I am trying to do a simple group_by and count of a database of customer to find out how many customers are buying our products.
The code is something like thing
customer_grouped <- customer_dataset %>% group_by(customer_name) %>% summarise(n=n())
However, I notice that the same customer can have his name written in different way. The result looked like this
customer_name | n |
---|---|
Will Smith | 5 |
Will smith | 3 |
will Smith | 3 |
will smith | 15 |
will smith the actor | 15 |
Will Smith the actor, 1990 | 15 |
I know all of them are the same customer i.e Will Smith, just that the staffs have inputted his name under different format. How will I use group_by to find the number of orders for each customer ?

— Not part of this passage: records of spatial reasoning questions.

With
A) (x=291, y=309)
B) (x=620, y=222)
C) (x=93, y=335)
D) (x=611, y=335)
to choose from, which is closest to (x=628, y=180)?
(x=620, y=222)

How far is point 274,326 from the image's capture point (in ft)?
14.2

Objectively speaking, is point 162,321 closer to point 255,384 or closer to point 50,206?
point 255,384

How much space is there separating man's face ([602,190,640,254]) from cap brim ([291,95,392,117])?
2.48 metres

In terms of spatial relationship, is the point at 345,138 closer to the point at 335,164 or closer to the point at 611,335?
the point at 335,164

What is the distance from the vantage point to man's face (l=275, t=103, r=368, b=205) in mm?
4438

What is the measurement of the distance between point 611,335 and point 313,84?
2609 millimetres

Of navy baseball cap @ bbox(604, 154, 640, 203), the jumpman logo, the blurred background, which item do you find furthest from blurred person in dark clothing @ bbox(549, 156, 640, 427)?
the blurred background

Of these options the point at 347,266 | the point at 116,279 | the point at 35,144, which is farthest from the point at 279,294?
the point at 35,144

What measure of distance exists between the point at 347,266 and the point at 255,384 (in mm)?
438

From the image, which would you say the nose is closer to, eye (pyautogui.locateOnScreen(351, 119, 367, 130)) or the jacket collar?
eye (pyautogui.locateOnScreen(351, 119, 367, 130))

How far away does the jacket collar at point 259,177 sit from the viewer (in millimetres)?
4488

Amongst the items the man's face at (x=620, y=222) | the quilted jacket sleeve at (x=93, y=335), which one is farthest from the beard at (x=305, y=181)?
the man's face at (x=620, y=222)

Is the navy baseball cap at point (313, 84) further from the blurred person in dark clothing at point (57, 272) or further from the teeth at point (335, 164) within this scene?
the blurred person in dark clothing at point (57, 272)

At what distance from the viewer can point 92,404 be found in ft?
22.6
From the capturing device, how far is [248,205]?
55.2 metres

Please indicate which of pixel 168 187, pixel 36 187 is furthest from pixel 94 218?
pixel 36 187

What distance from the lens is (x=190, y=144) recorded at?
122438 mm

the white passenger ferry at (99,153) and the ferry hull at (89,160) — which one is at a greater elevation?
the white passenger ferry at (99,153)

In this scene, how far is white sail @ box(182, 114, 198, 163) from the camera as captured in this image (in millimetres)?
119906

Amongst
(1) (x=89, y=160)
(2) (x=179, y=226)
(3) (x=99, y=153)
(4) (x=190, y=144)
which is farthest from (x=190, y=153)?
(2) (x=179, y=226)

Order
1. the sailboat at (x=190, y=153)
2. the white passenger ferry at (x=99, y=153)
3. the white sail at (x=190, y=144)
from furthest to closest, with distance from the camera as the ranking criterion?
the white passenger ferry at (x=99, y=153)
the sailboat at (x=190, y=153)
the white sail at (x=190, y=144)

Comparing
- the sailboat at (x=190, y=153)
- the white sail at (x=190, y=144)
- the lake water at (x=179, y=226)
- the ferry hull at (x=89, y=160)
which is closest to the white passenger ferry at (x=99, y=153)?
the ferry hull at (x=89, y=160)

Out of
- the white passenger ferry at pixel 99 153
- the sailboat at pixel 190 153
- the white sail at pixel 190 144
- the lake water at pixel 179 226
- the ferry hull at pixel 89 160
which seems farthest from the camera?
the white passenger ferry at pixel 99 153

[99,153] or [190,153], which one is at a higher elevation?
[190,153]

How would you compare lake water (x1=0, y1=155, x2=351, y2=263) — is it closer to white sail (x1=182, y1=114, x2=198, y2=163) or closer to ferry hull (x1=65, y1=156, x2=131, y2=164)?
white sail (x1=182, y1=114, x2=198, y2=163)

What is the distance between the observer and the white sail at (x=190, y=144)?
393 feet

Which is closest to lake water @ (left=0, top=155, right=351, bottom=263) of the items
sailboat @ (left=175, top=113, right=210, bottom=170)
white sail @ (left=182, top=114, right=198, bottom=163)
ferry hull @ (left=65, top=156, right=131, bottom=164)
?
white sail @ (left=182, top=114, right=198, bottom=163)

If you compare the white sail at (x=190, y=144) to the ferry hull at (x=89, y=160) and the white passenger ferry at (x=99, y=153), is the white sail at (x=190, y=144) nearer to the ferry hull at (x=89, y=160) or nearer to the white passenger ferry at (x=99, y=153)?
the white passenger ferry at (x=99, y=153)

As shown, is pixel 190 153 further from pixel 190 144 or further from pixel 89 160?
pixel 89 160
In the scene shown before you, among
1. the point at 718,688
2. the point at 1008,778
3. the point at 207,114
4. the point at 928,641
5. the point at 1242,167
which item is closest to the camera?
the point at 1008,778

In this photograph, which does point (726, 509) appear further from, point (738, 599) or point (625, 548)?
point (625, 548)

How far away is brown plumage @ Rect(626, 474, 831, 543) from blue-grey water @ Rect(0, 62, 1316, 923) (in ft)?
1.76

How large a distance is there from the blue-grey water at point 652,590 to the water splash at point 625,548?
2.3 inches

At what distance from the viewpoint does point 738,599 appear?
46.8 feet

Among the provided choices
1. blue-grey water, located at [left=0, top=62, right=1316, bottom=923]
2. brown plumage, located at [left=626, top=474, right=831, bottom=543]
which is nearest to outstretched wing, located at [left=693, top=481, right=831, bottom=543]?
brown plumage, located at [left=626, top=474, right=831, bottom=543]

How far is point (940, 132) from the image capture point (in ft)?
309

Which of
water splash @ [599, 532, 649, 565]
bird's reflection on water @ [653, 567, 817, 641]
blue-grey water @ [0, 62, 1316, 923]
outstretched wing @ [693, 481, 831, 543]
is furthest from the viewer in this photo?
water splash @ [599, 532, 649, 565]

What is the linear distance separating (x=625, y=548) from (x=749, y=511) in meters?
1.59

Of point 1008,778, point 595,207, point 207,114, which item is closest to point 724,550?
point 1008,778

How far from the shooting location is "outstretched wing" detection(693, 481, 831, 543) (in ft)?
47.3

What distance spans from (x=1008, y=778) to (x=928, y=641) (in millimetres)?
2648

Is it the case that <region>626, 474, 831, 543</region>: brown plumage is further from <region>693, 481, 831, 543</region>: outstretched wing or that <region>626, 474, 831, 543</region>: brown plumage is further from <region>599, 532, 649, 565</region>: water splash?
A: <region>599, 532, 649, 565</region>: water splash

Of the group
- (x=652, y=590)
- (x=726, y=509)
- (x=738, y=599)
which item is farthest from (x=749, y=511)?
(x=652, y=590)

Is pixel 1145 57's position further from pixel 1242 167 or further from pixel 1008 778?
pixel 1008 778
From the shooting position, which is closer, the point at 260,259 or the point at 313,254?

CodePudding user response:
Ideally, you can avoid this step if there is a unique customer identifier. De-duping customer lists is a whole industry, so there is unfortunately not a general-purpose code solution. There are many edge cases, including capitalization (sometimes meaningful for distinctions), misspelling, middle names, cultural variations in order of names, punctuation, aliases, many people change their names over time, honorifics, etc etc etc etc. And there are many people who share their name with others.
For your example data, you could convert to lower case and take the first two words, like
library(stringr);
customer_dataset %>%
count(customer_name = customer_name %>% str_to_lower %>% word(1,2))
btw, count(x)
is a shortcut for the common pattern group_by(x) %>% summarize(n = n())
, and both count
and group_by
allow you to perform manipulations on the grouping variable before it is grouped.